He tilted his head and looked
at my arms. I rubbed at the cuts and grinned. “I’m fine.”
“Why are we running from Papa?”
he suddenly asked.
“Papa?”
“He is there,” he said and
gestured toward the direction where we had come from.
Crawford.
In the brief moment of
silence, broken only by the gentle caws of a crow in the distance, I
heard them coming; the sound of the rumbling engines in the distance
coming down the road that led to the lot, sounds of branches snapping
and foliage rustling where we had been. We could disappear into the
woods again but that would only delay the inevitable and perhaps give
time for Crawford’s men to collect their resources.

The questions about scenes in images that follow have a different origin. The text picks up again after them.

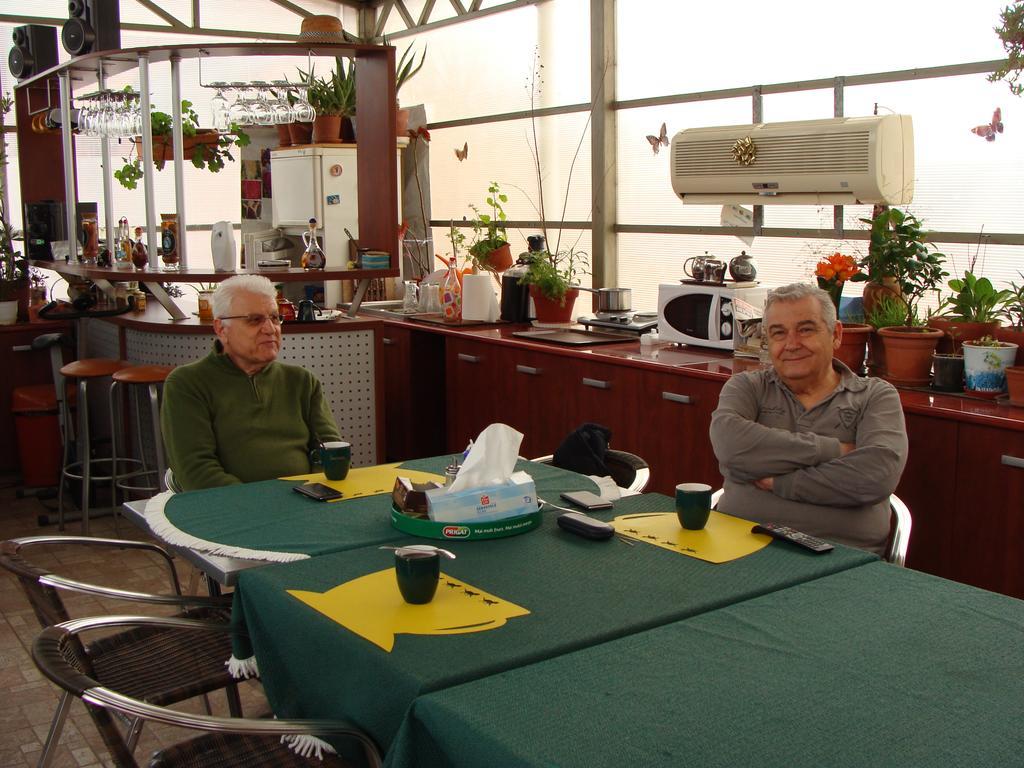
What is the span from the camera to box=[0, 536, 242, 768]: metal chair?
7.24 feet

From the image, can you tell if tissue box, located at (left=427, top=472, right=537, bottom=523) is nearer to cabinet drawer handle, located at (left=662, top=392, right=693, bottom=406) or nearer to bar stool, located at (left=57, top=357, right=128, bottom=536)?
cabinet drawer handle, located at (left=662, top=392, right=693, bottom=406)

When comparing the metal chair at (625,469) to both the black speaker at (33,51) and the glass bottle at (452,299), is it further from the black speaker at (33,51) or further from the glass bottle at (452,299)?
the black speaker at (33,51)

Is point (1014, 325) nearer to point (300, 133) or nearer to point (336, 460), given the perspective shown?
point (336, 460)

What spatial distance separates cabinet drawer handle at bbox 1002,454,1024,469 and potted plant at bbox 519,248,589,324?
8.99 feet

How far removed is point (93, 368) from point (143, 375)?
1.58 ft

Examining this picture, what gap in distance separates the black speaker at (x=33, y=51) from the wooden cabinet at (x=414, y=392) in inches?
120

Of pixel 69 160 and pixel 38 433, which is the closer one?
pixel 38 433

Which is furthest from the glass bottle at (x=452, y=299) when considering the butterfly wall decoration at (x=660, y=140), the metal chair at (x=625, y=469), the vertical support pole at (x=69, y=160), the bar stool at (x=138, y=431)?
the metal chair at (x=625, y=469)

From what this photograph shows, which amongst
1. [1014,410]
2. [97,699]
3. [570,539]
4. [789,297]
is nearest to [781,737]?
[570,539]

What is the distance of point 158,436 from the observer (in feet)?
16.5

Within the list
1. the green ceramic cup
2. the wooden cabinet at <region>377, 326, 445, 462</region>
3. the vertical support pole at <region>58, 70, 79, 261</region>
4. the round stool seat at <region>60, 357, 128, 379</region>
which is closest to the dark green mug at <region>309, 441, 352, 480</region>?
the green ceramic cup

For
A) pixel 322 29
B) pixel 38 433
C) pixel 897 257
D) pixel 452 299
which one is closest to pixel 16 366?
pixel 38 433

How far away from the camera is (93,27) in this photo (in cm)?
607

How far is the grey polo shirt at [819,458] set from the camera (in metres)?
2.82
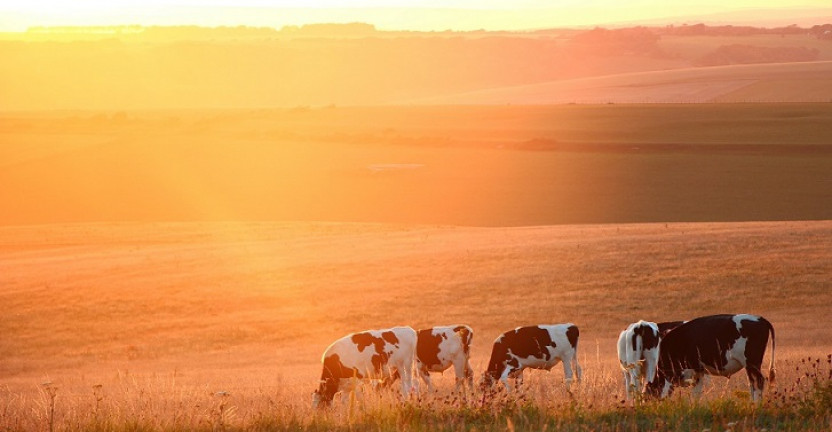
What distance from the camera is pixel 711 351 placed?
15305 mm

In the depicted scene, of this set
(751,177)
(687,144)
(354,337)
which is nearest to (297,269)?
(354,337)

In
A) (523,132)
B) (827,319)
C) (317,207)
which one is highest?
(523,132)

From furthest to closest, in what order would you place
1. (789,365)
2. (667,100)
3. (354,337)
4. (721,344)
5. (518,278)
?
(667,100), (518,278), (789,365), (354,337), (721,344)

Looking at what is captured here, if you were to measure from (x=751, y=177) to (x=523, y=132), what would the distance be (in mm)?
42473

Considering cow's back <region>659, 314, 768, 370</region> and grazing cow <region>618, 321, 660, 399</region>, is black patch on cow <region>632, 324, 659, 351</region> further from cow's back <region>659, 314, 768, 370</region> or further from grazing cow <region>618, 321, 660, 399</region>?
cow's back <region>659, 314, 768, 370</region>

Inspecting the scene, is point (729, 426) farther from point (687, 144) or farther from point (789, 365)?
point (687, 144)

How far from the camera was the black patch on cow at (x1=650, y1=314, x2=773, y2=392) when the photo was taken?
15.2 m

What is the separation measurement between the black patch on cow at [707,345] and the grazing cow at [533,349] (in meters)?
3.52

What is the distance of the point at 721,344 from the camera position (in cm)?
1530

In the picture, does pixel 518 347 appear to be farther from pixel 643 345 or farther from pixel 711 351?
pixel 711 351

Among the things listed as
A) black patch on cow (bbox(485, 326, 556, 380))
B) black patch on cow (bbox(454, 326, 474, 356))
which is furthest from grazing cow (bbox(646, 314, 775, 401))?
black patch on cow (bbox(454, 326, 474, 356))

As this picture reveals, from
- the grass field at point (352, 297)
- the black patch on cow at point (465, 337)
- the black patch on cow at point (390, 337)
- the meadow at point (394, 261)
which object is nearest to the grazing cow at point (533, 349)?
the meadow at point (394, 261)

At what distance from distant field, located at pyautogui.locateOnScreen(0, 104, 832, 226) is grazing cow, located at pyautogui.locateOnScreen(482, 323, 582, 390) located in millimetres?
53793

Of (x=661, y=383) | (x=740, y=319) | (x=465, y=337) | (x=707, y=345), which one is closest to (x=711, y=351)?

“I can’t let you go back to
Papa,” I said to him. “Do you understand why?”
He said nothing for a moment
and then he smiled.
“Yes.”
I clicked off the safety on the
Beretta and pressed it against his midsection. My vision blurred for a
moment and I blinked until it cleared. I wound my left arm around him
and held him to me. He looped his arm around my waist, so tight that I
knew the gun barrel was pressing against his rib cage, hurting him.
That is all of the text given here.